'''

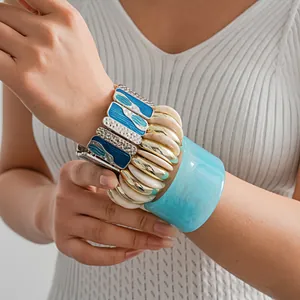 Dettaglio di braccialetti boho sovrapposti con smalto blu e polsino in resina su modella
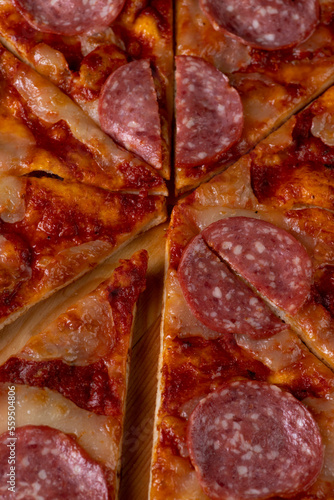 Pizza on a plate on a wooden background, cut into pieces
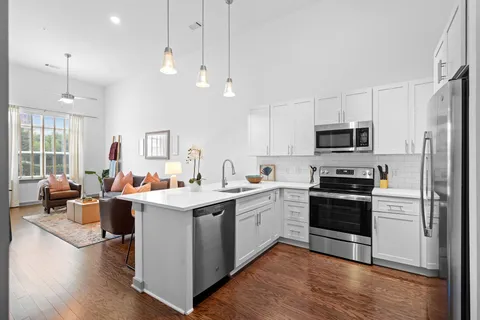 a open kitchen with stainless steel appliances granite countertop a stove top oven a refrigerator a sink and a fireplace with wooden floor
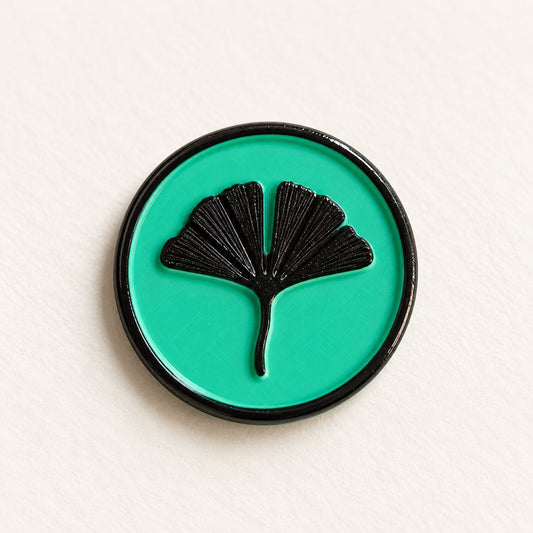 Detalle de un sello adhesivo de hoja de ginkgo negra con borde negro sobre base turquesa, acabado Signature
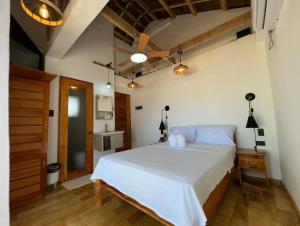 a bedroom with a large white bed in a room at Hydrogen Beach Bar and Resort in San Francisco +95 photos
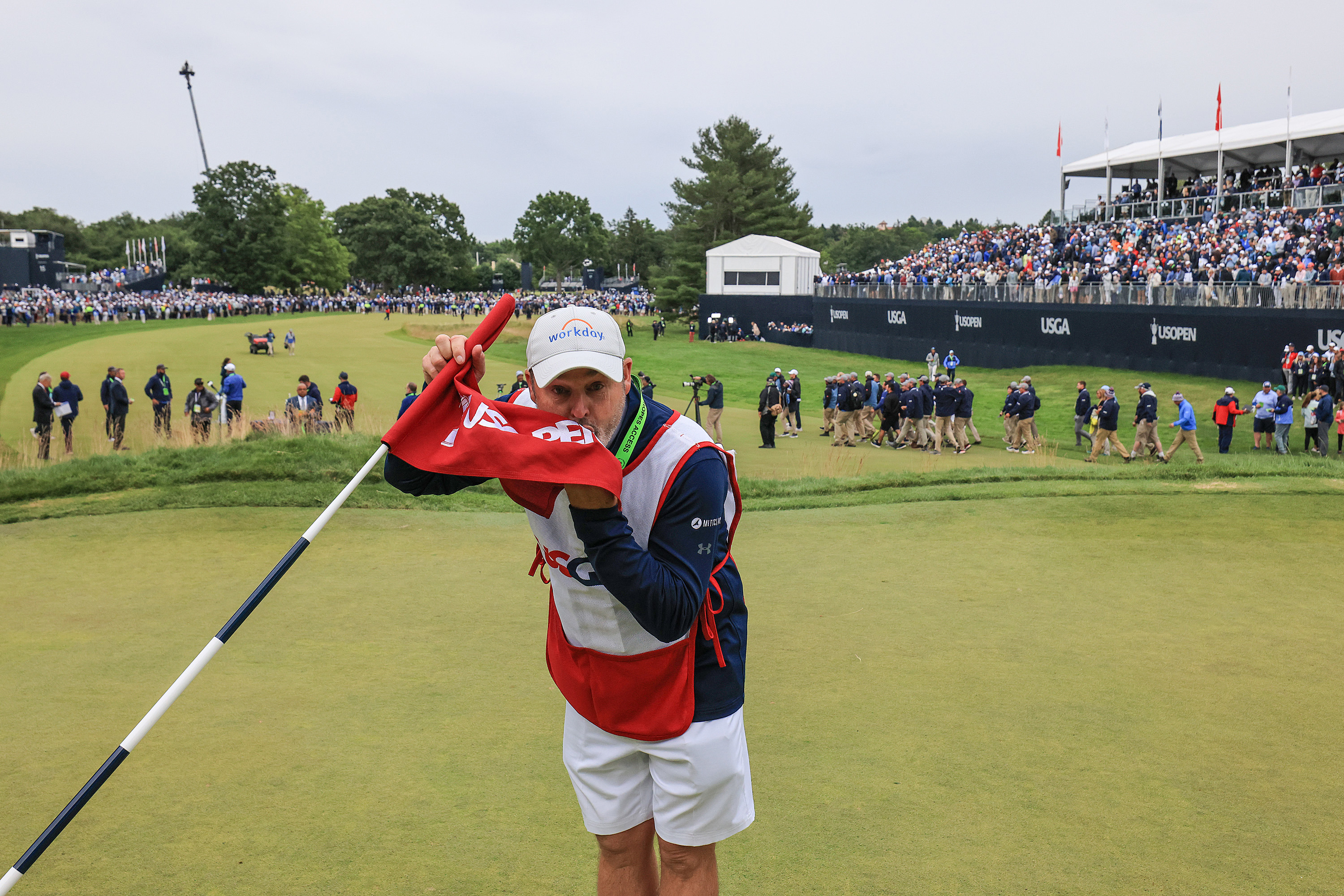 Billy Foster the caddie of US Open champion Matthew Fitzpatrick kisses the flag on the 18th green after Fitzpatrick's one shot victory.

'''

Give the six items above as a numbered list of their text lines, with blank lines removed and the pictures left out.

PROBLEM SOLUTION:
1.  Dettaglio di braccialetti boho sovrapposti con smalto blu e polsino in resina su modella
2.  Pizza on a plate on a wooden background, cut into pieces
3.  a open kitchen with stainless steel appliances granite countertop a stove top oven a refrigerator a sink and a fireplace with wooden floor
4.  Detalle de un sello adhesivo de hoja de ginkgo negra con borde negro sobre base turquesa, acabado Signature
5.  a bedroom with a large white bed in a room at Hydrogen Beach Bar and Resort in San Francisco +95 photos
6.  Billy Foster the caddie of US Open champion Matthew Fitzpatrick kisses the flag on the 18th green after Fitzpatrick's one shot victory.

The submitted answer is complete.